▶ **Data supplied**:
******************************

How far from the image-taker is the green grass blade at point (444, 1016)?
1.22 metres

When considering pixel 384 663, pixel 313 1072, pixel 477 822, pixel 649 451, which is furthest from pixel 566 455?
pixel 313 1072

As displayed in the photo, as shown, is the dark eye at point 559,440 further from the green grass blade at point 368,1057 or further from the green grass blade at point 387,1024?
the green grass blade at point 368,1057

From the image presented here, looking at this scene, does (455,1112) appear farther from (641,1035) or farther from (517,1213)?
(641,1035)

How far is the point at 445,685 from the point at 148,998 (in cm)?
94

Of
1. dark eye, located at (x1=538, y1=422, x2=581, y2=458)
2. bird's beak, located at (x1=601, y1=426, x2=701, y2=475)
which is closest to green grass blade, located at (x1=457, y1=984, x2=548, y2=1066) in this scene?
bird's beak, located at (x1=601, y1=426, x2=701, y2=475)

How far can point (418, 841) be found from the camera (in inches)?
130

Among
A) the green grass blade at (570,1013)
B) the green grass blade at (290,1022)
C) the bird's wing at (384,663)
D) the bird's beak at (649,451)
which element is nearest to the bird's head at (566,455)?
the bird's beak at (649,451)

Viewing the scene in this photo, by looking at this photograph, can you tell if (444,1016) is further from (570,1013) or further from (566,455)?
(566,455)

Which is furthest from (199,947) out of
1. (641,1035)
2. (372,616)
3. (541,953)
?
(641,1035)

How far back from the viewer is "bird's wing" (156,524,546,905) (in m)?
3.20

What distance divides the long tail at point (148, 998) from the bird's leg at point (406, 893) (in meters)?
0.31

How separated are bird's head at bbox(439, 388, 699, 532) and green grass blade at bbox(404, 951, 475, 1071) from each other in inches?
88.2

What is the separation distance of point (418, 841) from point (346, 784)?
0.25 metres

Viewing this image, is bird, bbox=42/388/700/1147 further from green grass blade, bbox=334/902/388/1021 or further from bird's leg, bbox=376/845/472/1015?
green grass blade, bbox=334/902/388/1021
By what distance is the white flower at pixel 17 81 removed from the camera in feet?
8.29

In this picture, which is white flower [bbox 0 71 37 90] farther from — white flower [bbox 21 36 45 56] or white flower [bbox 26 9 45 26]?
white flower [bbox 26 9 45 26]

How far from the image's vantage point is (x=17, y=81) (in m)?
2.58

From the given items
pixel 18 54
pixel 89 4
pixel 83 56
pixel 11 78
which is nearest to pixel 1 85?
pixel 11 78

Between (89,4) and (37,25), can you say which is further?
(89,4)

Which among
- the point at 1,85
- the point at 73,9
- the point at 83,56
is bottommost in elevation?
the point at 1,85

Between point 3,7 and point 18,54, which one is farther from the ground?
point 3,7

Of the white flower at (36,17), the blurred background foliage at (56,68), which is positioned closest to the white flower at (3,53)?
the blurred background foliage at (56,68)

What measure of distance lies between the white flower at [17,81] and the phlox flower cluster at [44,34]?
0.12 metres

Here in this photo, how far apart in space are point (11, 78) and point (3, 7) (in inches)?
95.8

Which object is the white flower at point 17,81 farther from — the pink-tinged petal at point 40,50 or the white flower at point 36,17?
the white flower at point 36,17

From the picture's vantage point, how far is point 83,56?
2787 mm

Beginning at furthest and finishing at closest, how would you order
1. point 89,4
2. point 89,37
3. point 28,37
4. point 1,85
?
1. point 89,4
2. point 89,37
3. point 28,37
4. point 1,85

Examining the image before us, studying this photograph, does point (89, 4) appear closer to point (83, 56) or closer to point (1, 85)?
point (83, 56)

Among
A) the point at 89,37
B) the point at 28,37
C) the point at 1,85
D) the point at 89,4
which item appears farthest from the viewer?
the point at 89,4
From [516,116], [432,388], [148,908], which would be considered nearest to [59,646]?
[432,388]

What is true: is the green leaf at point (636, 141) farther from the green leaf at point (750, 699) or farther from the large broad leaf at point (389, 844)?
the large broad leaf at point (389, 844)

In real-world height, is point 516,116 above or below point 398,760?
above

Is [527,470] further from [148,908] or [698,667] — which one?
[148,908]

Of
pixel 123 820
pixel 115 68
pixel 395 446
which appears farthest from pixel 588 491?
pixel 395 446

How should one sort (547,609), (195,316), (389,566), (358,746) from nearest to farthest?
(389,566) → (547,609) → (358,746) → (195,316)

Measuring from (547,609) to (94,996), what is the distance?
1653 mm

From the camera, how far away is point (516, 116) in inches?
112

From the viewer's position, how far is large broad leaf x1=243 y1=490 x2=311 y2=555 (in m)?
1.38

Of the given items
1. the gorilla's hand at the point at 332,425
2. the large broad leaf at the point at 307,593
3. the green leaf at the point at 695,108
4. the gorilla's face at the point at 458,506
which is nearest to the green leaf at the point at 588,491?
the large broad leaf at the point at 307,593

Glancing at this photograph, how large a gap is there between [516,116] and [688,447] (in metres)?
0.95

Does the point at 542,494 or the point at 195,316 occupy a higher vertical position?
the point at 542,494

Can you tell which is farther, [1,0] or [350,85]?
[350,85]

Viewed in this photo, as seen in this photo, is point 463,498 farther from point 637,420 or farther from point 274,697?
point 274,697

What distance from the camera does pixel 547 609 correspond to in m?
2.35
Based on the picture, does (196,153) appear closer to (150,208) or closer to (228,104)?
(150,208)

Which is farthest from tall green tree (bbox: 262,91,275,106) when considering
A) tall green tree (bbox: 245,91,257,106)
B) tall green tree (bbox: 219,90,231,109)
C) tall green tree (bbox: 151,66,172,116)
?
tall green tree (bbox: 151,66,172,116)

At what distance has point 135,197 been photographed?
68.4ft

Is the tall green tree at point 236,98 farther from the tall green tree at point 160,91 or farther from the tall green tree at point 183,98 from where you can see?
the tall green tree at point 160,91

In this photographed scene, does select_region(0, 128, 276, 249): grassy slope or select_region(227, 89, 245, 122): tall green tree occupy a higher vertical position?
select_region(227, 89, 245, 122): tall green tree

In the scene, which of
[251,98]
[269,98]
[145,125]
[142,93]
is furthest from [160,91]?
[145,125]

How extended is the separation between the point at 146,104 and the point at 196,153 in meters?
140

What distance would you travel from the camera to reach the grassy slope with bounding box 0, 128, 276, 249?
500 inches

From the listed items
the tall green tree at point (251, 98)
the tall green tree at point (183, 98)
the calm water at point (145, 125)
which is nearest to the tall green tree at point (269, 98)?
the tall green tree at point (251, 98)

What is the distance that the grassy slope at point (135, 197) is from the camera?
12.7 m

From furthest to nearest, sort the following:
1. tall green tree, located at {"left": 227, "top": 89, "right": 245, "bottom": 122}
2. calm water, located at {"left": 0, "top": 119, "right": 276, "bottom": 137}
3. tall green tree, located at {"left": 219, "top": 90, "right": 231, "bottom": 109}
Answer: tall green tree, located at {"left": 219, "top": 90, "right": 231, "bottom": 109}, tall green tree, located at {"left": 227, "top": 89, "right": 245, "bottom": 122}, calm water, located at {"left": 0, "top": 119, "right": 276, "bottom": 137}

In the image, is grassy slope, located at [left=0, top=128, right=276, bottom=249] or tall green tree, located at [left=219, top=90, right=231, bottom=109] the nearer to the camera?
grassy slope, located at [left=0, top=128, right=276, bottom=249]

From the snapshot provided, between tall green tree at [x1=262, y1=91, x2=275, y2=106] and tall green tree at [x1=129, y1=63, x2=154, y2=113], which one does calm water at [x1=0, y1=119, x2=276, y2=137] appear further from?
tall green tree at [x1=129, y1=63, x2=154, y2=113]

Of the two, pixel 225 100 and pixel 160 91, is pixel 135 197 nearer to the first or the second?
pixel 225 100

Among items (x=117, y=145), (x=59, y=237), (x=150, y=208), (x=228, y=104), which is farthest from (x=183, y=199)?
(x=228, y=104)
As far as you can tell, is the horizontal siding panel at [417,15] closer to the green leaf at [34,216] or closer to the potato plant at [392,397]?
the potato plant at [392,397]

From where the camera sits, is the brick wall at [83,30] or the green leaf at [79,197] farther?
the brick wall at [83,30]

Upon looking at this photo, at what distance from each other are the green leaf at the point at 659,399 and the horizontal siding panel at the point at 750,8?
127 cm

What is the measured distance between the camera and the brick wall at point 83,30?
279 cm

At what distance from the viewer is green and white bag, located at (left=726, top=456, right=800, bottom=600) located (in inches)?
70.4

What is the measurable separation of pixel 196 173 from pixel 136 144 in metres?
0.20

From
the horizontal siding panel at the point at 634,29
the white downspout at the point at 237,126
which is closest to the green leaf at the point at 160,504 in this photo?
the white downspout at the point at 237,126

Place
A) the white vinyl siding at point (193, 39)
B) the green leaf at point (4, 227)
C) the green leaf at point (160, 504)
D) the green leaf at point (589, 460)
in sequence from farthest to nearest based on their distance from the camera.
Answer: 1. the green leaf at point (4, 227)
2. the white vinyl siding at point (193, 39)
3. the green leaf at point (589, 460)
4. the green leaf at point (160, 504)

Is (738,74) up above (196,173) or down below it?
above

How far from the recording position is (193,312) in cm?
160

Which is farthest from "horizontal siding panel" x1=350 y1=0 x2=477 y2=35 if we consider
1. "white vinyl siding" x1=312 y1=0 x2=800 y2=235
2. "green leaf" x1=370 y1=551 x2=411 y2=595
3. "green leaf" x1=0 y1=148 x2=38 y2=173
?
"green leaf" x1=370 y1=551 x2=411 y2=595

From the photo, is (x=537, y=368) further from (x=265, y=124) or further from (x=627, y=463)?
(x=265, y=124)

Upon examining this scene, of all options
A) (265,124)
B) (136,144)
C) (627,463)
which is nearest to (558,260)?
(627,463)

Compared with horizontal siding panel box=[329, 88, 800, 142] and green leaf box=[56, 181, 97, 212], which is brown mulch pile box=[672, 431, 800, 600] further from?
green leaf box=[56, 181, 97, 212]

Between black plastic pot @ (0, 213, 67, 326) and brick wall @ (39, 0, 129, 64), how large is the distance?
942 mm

******************************

▶ **Task brief**:
Output the data lines as a JSON list of strings, one string per line with blank lines omitted, starting at the line that contains "Viewing the scene" and ending at the line that contains "0.25 metres", both included.

▶ **Answer to this task**:
[
  "Viewing the scene in this photo, by looking at this photograph, can you tell if (444,1016) is further from (570,1013) or further from (566,455)?",
  "(566,455)",
  "Which is furthest from (199,947) out of",
  "1. (641,1035)",
  "2. (372,616)",
  "3. (541,953)",
  "?",
  "(641,1035)",
  "How far back from the viewer is \"bird's wing\" (156,524,546,905) (in m)?",
  "3.20",
  "What distance divides the long tail at point (148, 998) from the bird's leg at point (406, 893) (in meters)?",
  "0.31",
  "How separated are bird's head at bbox(439, 388, 699, 532) and green grass blade at bbox(404, 951, 475, 1071) from each other in inches?",
  "88.2",
  "What is the separation distance of point (418, 841) from point (346, 784)?",
  "0.25 metres"
]